RAME RAME MEMUSUHI KPK

Jika kita menyimak berbagai pemberitaan seputar kineerja KPK yang sangat tegas denagn siapapun yang terindikasi melakukan  korupsi, tentu sebagai rakyat biasa akita menjadi senang dan terus mendukungnya, meskipun hanya dengan doa.  Kita sangat berharap bahwa ketegasan KPK akan mampu memberantas korupsi di neegri ini yang sudah begitu menggurita dan mereahkan semua rakyat.  Keuangan negara  trilyunan yang seharusnya diperuntukkan bagi rakyat melalui pembangunan   infra struktur, hanya hilang dikemplang oleh para koruptor.
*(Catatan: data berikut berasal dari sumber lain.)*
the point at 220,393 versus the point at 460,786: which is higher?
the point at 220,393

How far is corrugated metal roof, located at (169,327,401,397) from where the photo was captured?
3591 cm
Nah, bersamaan dengan dukungan rakyat untuk KPK tersebut, ternyata ada pemandangan yang kontras dan seolah paling benar sendiri dari beberapa oknum DPR yang selalu saja memojokkan KPK dengan ebrbagai argumentasi yang angunnya sendiri.  Isu tentang  revisi undang undang KPK pun selalu dimunculkan yang tujuan akhirnya ialah melemahkan KPK, mulai dari mempreteli kewenangannya, termasuk kewenangan menyadap dan menuntut.  Walaupun dengan dalih  yang bermacam macam, tetapi kita semua  mengetahui tujuan akhirnya.

Bahkan saat ini kita juga menyaksikan pemandangan yang sangat lucu dengan menafsirkan  sendiri undang undang lalu melakukan  tindakan yang menurut  tafsiran para ahli dan  secara umum justru malah melanggar undang undang itu sendiri, yakni sikap keras kepala DPR untuk  membuat panitia angket yang ditujukan kepada KPK, padahal KPK bukanlah sasaran angket, namun karena negara kita lebih  menekankan kekuatan, maka  panitia tersbeut  benar benar terwujud dan kemudian beekerja, akan tetapi sekali lagi kinerjanya juga  sangat meragukan, karena yang dimintai pendapat justru mereka yang sudah divonis bersalah oleh pengadilan atas tuntutan KPK.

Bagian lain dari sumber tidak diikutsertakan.